DOCUMENT SECTION:

BEGIN

L1 and L2 Regularization.

4 min readNov 11, 2018

Logistic Regression basic intuition :

Logistic regression is classification technique. Assumption that the logistic regression will make is that the classes are almost or perfectly linearly seperable. The task is to find hyper plane which is best in seperating the classes(positive class or negative class). It is a multiclass classifier i.e. it can be used for problems with more than two classes.

Most of the Machine Learning engineers and data scientists use Logistic Regression as base line model.

Here class label : 0, represents negative class and class label : 1, represents positive class and the line which is seperating the points is best hyper plane with normal as w.

w* = argmax∑i=1n yi*W^T*xi

w* is the best or optimal hyper plane which maximizes the sum of yi*W^T*xi

W^T means W transpose, W is normal to the hyper plane which we are dealing with and it is represented as a row vector.

optimization problem i.e.

w* = minimization of summation[log(1+exp(-zi))] →equation(1)

where zi = yi*W^T*xi is also known as signed distance.

if we pick W such that all the training points are correctly classified and all the zi tends to +infinity then we get the optimal w*.

If the all training points are correctly classified then we have problem of overfitting (means doing perfect job on training set but performing very badly on test set, i.e. errors on train data is almost zero but errors on test data are very high) and also if each zi tends to infinity then we will have the same problem to overcome this problem we use regularization techniques.

END

Source data:
BEGIN

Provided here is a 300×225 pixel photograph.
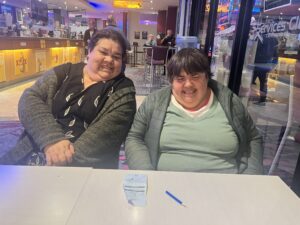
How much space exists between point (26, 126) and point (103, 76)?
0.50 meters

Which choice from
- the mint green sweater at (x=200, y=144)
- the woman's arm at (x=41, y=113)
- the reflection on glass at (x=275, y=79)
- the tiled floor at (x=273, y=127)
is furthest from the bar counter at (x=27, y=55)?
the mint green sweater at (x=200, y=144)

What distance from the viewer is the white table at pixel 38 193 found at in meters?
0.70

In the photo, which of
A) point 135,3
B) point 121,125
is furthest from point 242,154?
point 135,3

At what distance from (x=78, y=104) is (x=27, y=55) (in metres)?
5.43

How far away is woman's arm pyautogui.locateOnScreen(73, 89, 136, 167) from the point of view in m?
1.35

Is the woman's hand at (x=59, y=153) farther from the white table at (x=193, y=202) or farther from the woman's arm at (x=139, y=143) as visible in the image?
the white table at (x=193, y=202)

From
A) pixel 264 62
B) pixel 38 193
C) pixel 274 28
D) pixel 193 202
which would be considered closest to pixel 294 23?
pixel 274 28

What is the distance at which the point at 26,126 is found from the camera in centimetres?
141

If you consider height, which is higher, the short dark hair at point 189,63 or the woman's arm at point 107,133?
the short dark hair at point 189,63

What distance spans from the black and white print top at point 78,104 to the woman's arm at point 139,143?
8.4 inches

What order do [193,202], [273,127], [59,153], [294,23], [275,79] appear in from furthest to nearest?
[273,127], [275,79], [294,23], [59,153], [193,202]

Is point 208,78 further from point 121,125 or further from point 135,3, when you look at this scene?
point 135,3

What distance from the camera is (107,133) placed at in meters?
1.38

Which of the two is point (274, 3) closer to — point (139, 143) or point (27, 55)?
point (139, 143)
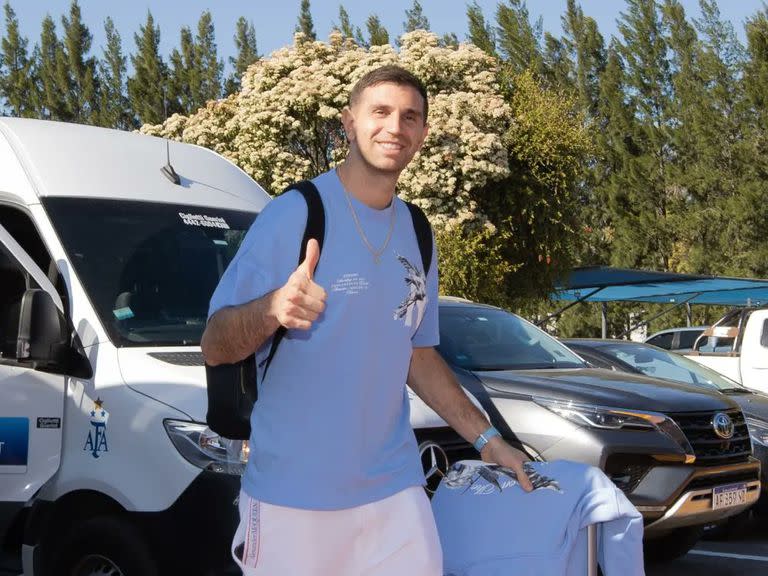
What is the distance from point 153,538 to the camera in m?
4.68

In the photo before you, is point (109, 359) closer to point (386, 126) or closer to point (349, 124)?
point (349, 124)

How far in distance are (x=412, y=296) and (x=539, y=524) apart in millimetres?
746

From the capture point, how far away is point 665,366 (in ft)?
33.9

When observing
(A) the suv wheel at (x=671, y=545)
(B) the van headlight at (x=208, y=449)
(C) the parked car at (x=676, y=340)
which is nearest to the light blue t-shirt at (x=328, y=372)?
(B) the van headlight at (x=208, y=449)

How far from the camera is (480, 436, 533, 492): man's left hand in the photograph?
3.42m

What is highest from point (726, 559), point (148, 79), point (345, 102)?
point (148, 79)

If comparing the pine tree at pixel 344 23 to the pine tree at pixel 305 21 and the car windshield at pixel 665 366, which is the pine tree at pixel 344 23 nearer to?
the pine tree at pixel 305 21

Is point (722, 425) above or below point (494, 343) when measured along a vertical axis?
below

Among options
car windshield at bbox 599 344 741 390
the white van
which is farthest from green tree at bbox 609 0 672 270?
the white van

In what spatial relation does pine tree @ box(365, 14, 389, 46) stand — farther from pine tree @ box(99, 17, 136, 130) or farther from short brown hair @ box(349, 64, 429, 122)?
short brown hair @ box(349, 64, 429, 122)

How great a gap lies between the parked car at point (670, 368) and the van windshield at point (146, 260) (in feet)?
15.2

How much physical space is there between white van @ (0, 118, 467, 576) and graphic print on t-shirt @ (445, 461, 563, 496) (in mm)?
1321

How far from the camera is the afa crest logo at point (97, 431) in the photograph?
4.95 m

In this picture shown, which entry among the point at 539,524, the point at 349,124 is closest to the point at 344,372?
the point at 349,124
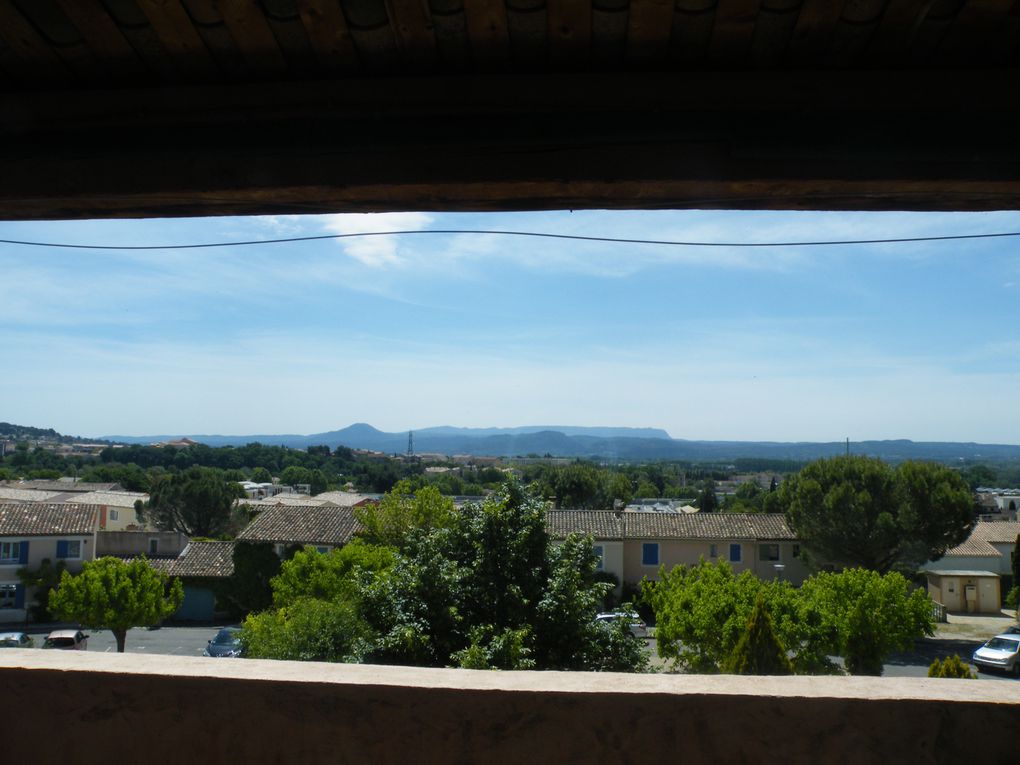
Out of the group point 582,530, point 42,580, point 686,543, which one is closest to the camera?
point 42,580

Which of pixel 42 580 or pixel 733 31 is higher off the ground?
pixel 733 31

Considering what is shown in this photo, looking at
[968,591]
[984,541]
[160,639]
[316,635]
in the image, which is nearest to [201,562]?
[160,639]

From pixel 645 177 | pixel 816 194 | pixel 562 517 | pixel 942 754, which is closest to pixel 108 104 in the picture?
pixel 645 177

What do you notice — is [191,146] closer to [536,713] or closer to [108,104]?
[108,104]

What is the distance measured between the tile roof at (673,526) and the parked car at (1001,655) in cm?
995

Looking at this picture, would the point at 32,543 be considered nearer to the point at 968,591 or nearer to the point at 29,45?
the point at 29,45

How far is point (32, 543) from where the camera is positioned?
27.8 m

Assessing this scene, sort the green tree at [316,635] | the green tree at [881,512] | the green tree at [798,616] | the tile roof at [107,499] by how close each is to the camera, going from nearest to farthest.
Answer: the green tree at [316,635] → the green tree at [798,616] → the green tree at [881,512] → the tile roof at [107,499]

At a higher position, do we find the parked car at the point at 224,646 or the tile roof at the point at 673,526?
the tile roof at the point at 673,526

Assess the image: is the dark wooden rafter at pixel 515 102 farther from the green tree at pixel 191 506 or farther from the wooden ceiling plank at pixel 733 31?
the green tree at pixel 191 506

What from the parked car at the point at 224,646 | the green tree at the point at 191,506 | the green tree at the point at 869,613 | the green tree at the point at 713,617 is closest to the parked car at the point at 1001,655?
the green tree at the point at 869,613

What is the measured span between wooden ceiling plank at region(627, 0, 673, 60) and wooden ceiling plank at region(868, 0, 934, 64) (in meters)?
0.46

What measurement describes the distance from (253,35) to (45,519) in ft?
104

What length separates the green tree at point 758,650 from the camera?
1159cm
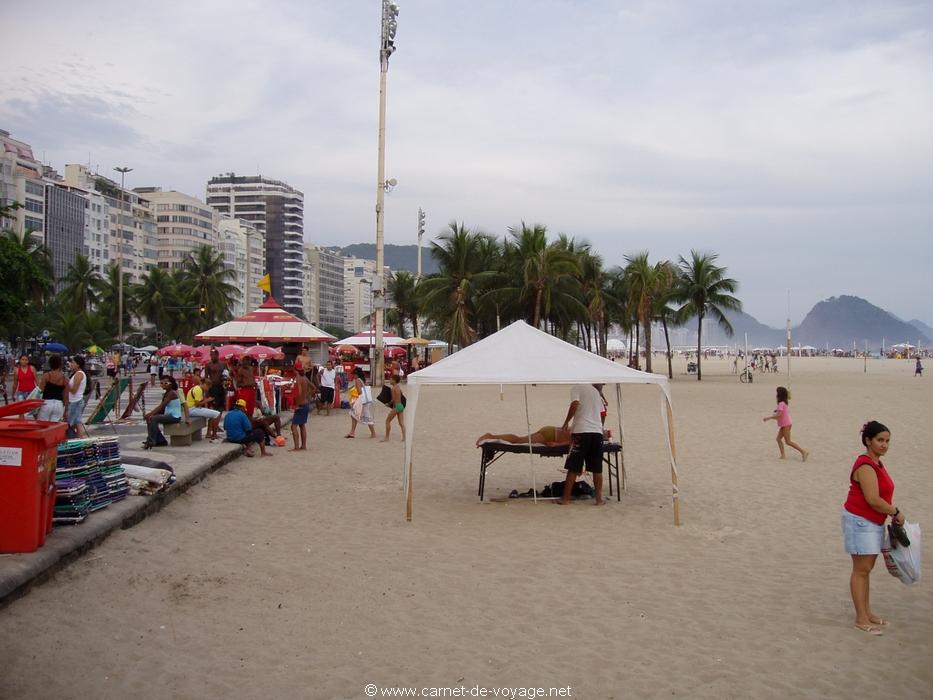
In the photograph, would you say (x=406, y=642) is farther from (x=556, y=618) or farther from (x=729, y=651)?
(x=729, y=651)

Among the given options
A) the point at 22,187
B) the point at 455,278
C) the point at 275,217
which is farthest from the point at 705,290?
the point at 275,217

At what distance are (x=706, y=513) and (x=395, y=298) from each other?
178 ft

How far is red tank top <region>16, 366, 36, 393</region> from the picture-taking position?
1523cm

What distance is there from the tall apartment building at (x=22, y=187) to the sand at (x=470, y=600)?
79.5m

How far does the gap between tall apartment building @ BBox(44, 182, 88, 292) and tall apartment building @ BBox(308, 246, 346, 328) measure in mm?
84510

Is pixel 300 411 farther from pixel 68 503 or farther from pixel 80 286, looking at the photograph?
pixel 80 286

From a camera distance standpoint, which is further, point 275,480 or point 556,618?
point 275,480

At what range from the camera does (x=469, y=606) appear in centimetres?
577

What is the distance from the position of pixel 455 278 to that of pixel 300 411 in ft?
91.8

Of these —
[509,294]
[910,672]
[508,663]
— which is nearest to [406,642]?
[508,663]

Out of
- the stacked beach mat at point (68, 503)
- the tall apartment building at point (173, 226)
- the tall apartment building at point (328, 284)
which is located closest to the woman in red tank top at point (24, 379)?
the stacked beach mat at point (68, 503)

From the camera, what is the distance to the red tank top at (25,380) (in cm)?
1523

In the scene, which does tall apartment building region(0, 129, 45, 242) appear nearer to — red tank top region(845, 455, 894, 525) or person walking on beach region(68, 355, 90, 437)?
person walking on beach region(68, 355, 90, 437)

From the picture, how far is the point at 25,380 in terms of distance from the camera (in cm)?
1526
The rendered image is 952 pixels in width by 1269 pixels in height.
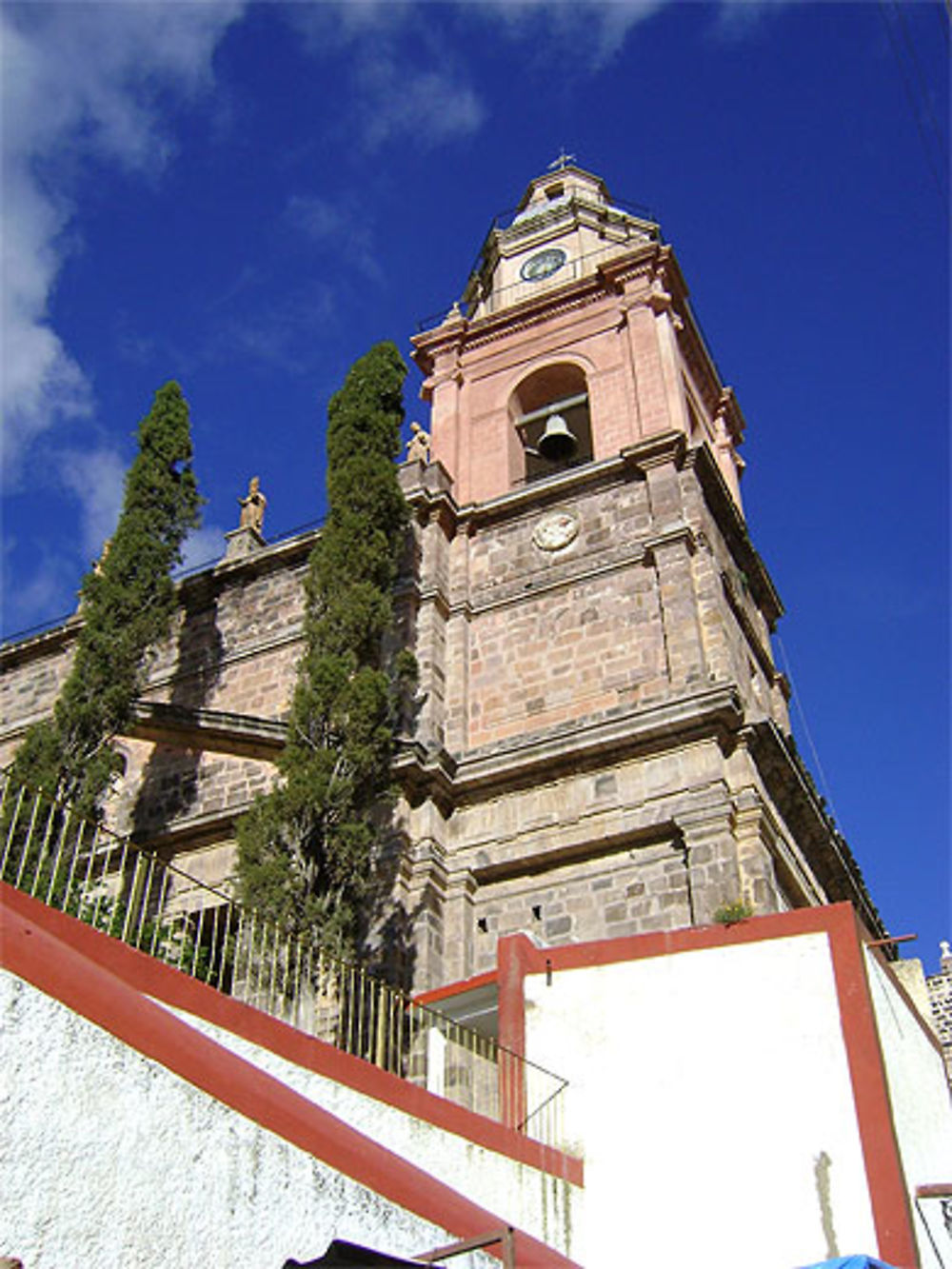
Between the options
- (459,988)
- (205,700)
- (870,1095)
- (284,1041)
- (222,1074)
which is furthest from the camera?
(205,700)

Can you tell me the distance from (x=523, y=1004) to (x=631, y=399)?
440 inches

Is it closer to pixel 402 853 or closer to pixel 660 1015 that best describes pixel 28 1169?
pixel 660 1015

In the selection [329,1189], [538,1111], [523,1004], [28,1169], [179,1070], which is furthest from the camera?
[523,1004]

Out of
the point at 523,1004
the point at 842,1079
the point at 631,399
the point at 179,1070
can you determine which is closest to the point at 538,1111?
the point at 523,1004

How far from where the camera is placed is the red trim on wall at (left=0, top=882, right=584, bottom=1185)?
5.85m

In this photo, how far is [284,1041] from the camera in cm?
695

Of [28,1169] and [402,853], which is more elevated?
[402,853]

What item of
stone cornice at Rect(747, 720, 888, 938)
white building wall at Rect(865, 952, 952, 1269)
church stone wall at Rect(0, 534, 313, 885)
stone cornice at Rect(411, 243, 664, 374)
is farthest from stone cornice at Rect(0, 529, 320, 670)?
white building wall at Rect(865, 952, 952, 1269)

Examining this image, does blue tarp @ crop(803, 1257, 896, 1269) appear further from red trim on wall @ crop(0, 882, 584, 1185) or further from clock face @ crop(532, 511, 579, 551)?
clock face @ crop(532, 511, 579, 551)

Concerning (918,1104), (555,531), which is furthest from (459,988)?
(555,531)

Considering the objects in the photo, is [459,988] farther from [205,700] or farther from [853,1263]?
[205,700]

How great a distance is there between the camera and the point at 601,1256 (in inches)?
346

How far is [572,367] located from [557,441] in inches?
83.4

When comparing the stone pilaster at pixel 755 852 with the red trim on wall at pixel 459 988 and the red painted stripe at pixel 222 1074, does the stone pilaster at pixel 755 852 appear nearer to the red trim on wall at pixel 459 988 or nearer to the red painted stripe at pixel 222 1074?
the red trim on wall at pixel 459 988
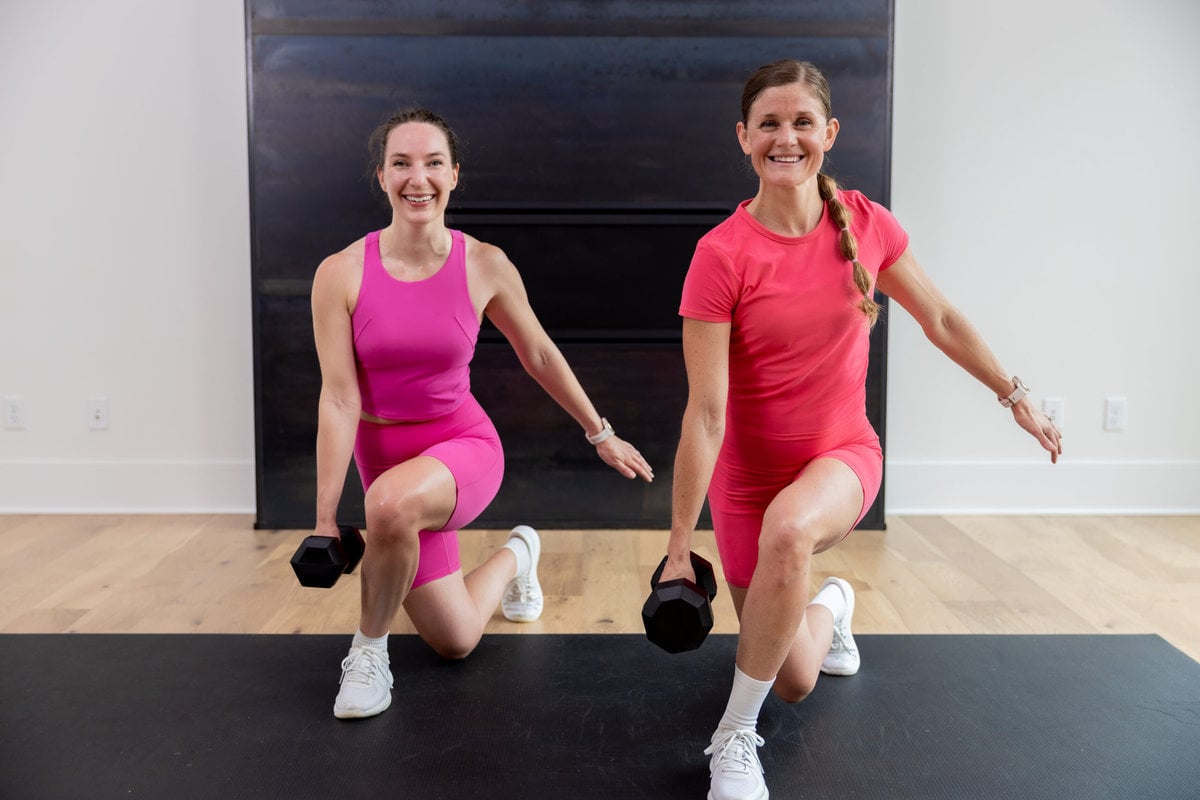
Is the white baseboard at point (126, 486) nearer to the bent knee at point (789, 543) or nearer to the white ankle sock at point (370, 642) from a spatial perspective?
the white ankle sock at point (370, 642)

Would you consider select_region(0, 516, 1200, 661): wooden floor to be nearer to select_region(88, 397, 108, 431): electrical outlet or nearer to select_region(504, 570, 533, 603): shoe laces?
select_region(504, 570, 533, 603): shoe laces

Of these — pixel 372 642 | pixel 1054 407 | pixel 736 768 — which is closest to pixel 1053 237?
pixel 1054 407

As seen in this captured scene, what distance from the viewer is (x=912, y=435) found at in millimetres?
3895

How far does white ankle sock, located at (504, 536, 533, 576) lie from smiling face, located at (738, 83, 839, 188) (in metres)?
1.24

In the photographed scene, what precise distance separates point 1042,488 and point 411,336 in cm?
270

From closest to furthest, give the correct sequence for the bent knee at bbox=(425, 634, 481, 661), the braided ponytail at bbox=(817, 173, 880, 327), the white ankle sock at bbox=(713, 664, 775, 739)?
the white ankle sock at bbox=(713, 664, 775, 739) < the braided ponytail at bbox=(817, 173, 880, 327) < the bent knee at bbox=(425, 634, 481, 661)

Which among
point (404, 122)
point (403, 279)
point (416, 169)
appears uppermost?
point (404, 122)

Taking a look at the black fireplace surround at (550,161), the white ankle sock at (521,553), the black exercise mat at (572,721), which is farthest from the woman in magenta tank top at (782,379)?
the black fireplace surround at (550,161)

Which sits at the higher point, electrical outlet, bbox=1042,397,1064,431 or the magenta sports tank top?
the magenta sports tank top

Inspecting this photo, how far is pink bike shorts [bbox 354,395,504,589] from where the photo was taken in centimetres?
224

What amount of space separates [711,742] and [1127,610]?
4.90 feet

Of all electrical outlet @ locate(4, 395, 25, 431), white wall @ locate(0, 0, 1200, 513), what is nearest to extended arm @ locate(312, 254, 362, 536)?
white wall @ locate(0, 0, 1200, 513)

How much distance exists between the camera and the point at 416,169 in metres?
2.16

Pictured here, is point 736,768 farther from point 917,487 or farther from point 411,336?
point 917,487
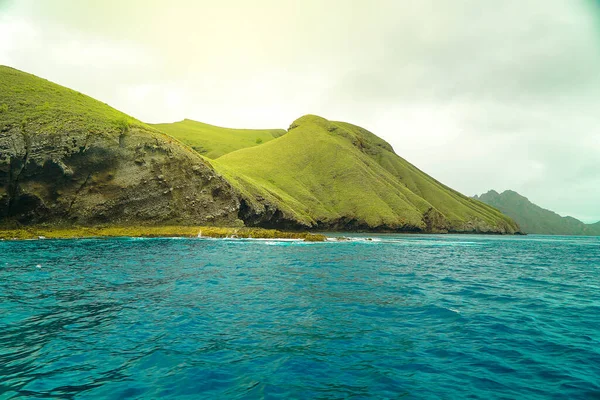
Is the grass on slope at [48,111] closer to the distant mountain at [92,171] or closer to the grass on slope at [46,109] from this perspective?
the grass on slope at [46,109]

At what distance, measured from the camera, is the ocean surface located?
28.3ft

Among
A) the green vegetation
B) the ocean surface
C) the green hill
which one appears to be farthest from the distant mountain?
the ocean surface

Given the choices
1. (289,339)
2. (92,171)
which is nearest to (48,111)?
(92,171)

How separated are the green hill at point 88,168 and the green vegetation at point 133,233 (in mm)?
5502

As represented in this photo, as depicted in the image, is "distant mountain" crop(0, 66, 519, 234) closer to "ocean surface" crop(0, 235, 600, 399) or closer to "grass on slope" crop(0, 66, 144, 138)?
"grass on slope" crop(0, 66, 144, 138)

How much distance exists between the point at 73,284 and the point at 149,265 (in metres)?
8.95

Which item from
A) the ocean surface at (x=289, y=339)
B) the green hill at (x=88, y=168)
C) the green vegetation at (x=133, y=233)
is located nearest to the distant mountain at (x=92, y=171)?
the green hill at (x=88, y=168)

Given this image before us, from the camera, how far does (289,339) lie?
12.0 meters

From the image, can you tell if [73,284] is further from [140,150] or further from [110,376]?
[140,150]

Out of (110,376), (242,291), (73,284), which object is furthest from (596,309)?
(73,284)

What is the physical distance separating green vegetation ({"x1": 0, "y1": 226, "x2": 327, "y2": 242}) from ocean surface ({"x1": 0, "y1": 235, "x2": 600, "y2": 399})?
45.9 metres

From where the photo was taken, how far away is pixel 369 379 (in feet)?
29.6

END

TASK DESCRIPTION:
Write out the part of the article on regularization that opens with the words containing "Most of the" and closes with "optimization problem i.e.". Please work from the article on regularization alone, without relying on the lines.

SOLUTION:
Most of the Machine Learning engineers and data scientists use Logistic Regression as base line model.

Here class label : 0, represents negative class and class label : 1, represents positive class and the line which is seperating the points is best hyper plane with normal as w.

w* = argmax∑i=1n yi*W^T*xi

w* is the best or optimal hyper plane which maximizes the sum of yi*W^T*xi

W^T means W transpose, W is normal to the hyper plane which we are dealing with and it is represented as a row vector.

optimization problem i.e.